• **Work required**:
Update the entries from the line containing "How far is [744,552]" through the line containing "5898 millimetres", swapping "camera" for "lens" and leaving everything else unchanged.

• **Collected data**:
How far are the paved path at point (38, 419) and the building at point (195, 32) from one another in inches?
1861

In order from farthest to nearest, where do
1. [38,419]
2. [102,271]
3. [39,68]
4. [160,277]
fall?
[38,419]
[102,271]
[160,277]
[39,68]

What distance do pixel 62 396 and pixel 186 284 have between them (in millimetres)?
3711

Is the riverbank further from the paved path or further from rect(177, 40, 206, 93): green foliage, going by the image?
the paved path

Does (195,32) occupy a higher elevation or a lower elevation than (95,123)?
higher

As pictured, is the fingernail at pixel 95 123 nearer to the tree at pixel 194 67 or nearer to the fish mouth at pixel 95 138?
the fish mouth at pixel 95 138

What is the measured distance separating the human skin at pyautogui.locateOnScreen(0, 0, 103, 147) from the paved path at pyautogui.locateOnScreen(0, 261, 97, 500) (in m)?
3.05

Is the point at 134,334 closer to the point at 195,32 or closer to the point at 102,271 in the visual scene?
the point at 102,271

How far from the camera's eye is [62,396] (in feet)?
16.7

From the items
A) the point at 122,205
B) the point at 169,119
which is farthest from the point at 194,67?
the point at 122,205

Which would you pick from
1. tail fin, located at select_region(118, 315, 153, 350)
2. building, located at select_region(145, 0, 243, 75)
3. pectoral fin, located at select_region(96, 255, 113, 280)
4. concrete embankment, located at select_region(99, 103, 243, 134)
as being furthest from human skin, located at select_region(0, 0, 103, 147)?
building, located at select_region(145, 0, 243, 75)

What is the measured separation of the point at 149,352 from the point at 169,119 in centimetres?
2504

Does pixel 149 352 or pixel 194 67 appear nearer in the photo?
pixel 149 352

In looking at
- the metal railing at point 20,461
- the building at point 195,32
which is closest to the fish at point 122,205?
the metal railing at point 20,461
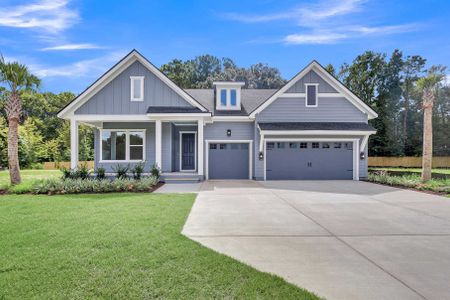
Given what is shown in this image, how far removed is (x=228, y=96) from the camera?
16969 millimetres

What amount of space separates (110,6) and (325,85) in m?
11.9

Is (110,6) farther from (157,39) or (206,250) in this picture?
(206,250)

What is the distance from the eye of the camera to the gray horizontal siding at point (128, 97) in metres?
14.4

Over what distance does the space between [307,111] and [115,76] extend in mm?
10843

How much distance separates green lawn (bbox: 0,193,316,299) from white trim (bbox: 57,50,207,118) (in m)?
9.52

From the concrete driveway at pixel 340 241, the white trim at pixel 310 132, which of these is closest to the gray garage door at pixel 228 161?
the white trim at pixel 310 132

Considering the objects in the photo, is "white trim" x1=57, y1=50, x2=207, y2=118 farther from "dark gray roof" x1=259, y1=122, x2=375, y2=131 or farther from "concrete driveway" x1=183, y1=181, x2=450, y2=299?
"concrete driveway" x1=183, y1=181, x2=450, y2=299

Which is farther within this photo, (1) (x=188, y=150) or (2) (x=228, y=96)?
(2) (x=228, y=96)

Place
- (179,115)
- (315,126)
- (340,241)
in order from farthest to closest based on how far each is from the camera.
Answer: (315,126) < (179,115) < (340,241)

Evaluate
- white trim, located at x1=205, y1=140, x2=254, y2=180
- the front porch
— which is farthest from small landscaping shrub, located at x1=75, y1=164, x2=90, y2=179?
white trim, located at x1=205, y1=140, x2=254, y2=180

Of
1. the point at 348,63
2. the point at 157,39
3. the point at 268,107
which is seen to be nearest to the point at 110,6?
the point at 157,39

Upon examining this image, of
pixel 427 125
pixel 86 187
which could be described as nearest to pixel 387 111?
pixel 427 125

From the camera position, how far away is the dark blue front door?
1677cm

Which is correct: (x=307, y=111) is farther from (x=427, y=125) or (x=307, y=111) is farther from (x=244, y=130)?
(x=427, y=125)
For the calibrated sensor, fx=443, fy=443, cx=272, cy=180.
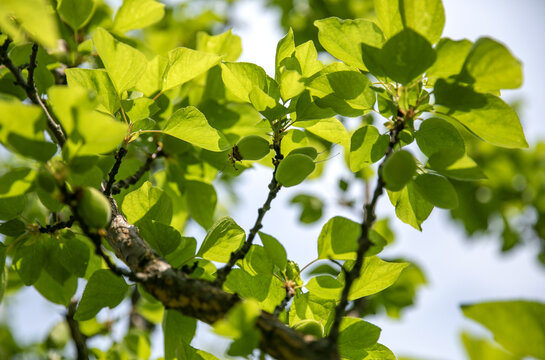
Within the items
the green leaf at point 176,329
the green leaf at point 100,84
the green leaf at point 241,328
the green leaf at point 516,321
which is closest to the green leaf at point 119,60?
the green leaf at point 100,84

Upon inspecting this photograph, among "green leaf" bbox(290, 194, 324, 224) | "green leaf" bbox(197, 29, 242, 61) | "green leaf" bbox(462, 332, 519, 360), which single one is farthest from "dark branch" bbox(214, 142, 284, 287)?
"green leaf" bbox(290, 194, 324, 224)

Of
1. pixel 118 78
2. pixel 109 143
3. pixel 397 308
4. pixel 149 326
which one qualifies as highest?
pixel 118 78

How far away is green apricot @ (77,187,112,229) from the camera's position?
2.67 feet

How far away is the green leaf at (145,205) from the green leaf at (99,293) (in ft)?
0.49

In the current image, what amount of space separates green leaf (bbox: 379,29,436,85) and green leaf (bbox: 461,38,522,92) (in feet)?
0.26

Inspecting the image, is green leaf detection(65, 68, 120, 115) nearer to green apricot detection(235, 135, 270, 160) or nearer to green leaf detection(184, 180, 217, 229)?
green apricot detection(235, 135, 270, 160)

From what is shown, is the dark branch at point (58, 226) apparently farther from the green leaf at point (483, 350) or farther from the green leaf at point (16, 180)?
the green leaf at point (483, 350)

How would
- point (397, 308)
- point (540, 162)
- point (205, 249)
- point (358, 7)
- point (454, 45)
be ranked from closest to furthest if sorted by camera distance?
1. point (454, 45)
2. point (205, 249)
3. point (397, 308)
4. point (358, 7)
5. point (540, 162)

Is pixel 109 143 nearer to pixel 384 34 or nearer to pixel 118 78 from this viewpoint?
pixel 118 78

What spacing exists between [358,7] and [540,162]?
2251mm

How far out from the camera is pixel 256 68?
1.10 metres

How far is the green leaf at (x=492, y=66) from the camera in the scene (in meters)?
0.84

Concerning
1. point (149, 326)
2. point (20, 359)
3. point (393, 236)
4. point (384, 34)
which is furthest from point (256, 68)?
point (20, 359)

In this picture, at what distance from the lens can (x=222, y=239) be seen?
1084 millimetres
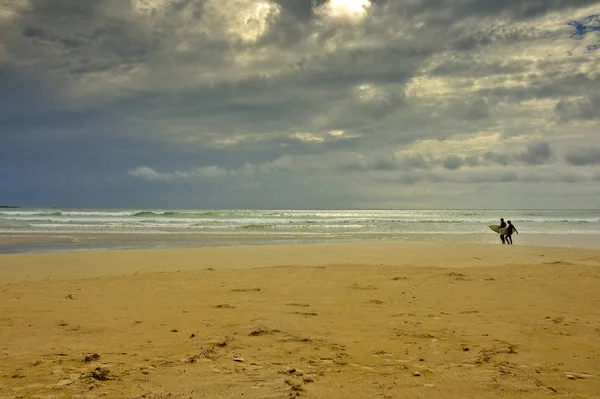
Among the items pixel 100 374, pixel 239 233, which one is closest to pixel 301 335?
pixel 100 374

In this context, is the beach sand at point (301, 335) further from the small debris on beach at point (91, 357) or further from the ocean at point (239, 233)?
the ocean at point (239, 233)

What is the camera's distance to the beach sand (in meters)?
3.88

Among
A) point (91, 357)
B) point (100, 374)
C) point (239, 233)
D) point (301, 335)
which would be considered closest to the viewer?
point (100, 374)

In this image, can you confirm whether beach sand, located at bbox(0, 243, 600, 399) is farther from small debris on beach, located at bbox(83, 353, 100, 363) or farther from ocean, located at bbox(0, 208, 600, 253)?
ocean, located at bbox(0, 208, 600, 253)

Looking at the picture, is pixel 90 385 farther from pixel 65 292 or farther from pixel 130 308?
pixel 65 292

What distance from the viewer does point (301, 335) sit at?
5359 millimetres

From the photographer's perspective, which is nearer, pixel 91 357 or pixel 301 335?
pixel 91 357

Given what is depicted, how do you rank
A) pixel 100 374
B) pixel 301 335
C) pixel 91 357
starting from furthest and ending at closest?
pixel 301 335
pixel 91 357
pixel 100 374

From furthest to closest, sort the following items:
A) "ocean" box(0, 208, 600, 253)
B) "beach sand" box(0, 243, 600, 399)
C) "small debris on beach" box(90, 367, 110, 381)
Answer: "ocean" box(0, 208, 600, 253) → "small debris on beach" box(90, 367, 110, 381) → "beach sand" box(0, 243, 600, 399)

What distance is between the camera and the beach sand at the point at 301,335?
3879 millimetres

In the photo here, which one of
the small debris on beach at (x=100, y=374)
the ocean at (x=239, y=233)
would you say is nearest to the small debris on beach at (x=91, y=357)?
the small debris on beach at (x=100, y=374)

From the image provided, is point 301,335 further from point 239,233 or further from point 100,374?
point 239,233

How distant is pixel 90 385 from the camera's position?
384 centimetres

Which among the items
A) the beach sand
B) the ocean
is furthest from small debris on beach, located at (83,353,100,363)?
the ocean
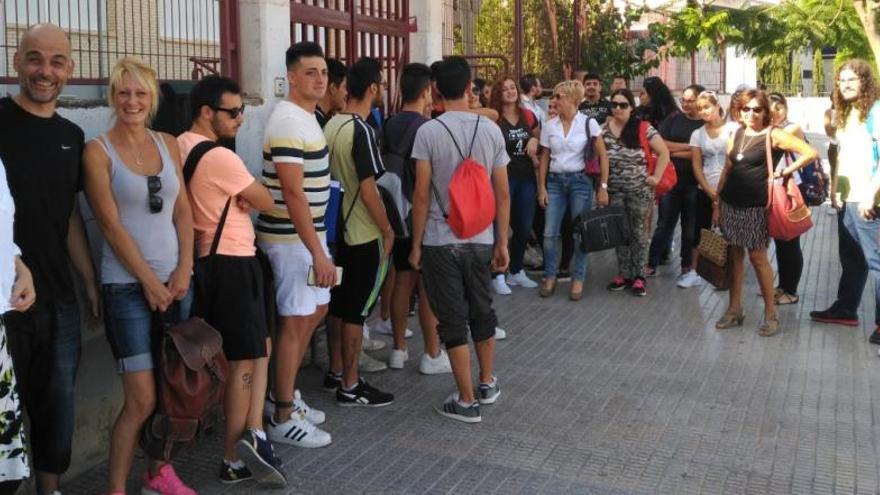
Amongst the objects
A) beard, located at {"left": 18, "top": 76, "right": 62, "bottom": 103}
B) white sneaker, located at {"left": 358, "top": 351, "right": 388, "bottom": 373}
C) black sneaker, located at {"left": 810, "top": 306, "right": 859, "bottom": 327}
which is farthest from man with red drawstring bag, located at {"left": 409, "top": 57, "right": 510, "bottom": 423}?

==

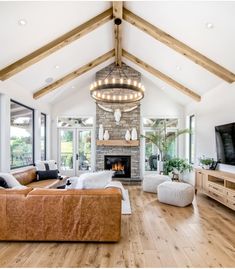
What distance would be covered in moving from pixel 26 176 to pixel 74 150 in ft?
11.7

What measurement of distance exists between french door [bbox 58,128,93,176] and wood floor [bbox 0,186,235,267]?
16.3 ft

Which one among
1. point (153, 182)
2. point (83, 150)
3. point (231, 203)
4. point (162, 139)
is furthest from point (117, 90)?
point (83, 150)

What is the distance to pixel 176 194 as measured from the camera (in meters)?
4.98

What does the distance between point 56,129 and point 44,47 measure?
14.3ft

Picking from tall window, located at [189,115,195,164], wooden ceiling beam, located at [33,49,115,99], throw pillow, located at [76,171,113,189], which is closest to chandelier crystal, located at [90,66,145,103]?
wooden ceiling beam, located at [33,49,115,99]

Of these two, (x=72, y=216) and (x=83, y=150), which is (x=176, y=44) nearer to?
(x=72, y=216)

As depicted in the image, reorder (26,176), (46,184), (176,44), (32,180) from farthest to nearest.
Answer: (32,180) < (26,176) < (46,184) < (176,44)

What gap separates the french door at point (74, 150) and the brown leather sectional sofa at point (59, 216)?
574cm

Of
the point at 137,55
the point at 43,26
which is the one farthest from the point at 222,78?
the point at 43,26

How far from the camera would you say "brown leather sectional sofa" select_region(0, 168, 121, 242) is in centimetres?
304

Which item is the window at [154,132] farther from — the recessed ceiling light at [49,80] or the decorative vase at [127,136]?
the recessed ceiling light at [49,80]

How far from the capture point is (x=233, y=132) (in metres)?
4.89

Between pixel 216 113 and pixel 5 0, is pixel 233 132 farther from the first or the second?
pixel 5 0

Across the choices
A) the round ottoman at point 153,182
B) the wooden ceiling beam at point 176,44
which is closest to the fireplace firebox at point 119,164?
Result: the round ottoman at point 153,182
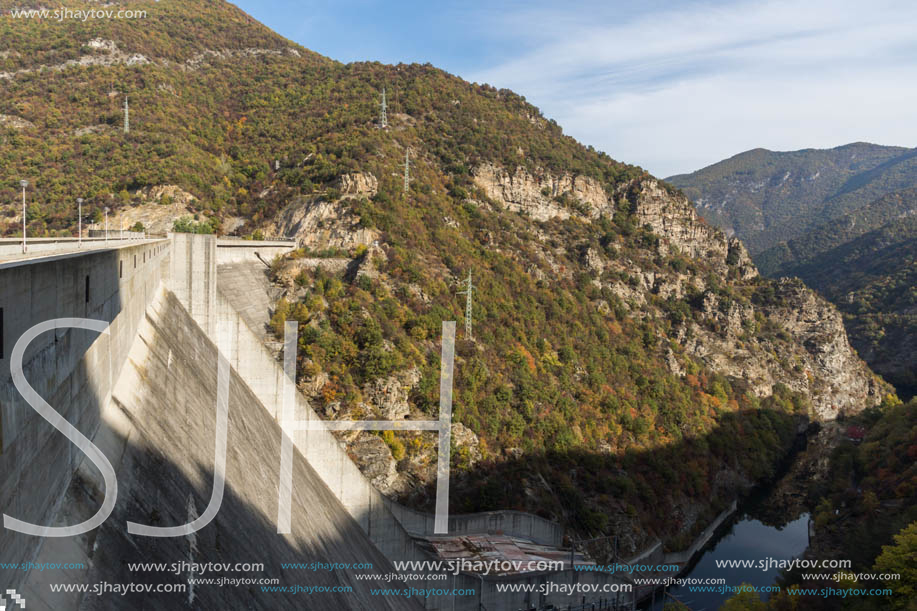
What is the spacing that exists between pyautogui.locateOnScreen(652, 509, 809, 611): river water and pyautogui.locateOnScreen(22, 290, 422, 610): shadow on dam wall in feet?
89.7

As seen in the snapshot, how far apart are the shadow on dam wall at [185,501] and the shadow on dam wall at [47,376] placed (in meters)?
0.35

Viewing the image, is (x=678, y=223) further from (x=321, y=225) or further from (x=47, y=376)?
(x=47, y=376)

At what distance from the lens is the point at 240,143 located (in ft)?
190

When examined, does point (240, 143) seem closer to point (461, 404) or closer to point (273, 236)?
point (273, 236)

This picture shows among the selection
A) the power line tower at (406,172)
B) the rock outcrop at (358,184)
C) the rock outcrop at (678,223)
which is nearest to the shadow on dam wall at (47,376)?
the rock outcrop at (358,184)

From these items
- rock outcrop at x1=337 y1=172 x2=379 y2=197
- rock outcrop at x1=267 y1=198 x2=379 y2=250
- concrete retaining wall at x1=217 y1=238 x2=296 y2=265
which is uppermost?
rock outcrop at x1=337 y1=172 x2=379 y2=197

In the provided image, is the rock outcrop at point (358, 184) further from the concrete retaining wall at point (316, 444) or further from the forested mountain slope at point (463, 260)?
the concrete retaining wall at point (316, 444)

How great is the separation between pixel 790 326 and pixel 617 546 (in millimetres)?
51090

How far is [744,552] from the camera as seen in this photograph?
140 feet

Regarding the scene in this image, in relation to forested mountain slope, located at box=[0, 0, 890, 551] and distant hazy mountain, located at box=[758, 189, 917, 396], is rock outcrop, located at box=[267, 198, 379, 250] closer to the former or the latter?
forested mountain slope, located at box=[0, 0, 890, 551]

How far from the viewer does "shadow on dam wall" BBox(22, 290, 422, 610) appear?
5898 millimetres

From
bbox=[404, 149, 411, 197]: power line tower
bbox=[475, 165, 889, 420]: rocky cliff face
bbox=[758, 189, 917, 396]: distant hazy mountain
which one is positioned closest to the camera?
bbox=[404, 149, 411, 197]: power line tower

...

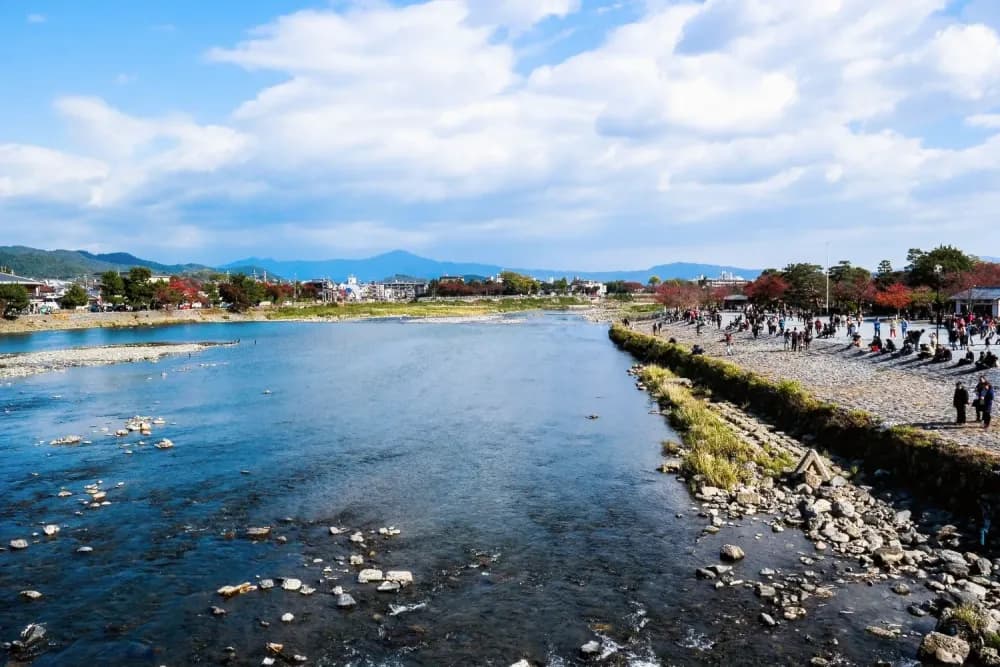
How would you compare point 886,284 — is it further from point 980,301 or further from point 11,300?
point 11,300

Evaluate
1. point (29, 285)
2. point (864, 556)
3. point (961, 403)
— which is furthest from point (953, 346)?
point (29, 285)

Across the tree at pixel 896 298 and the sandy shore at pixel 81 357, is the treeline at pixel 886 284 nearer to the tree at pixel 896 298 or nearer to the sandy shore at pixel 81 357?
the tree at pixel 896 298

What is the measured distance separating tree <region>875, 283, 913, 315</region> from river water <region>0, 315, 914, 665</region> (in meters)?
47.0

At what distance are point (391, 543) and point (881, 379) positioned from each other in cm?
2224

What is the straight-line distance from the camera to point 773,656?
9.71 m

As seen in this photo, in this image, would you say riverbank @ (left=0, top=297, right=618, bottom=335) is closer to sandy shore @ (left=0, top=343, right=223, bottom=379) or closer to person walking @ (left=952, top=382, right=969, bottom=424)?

• **Problem solution**:
How far is [744,552] from the lens as seen in this photograph?
140 feet

Regarding the scene in this image, in relation to forested mountain slope, located at box=[0, 0, 890, 551] and distant hazy mountain, located at box=[758, 189, 917, 396], is rock outcrop, located at box=[267, 198, 379, 250] closer to the former or the latter?
forested mountain slope, located at box=[0, 0, 890, 551]

How far from the viewer does "shadow on dam wall" BBox(22, 290, 422, 610) appear?
5898 millimetres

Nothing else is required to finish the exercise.